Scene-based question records
+ + + + + + +
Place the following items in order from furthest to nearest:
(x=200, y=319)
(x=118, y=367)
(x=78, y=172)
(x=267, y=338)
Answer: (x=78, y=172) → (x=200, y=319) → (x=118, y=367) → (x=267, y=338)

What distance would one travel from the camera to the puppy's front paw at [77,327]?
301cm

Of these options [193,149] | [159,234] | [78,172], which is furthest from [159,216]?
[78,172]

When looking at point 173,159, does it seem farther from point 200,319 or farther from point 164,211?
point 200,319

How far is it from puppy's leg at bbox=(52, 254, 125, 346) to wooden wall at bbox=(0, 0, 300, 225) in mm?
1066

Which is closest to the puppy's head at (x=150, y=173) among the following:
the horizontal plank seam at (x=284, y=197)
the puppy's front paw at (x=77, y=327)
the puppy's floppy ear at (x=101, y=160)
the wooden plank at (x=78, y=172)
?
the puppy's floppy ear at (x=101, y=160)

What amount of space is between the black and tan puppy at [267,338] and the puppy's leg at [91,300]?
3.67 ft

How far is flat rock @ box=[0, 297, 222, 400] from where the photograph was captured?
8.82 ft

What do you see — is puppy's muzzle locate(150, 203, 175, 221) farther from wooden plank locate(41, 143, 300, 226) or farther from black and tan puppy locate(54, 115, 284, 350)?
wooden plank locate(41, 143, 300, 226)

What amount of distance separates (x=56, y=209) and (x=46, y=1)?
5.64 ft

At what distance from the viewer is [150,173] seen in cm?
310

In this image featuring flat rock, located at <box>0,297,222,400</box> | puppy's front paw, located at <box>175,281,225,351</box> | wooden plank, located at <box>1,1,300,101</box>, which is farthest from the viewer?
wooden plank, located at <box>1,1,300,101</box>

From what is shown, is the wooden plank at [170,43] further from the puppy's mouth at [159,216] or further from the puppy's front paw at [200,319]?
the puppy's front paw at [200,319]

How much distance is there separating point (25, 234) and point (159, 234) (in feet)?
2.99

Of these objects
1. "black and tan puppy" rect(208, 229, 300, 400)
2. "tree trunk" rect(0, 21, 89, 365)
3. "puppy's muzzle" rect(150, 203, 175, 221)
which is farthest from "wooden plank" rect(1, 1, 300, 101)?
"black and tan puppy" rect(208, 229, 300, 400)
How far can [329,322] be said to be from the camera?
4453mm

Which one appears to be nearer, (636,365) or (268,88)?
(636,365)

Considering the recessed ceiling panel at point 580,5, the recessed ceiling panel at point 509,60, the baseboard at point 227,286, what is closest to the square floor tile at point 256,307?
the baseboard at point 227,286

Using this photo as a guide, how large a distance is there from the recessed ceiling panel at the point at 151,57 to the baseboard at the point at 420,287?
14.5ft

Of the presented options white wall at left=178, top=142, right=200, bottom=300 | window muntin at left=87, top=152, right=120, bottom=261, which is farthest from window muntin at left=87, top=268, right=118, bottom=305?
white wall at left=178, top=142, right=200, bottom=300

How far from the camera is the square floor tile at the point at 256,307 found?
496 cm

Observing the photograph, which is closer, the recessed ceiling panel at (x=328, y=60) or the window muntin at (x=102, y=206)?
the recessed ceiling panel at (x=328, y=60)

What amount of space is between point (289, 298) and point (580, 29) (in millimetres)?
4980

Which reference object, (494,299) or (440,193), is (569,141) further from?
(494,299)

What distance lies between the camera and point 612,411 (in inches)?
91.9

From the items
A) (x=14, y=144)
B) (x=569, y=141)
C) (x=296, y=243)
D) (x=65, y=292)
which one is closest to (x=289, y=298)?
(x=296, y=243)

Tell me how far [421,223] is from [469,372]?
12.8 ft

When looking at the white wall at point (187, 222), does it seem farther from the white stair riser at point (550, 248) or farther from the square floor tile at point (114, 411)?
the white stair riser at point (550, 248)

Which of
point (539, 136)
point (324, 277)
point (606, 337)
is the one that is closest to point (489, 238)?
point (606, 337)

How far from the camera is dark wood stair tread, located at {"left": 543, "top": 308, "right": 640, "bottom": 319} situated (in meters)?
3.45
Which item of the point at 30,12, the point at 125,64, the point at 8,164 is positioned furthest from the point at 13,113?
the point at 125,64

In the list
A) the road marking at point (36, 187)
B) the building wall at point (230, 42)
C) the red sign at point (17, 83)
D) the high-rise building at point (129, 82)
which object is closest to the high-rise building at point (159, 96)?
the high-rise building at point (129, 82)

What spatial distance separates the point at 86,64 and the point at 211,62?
+ + + + + + +
Tally the lines in the items above that contain the string "front". Case counts. Give only the number.

**CORRECT RESPONSE:**
5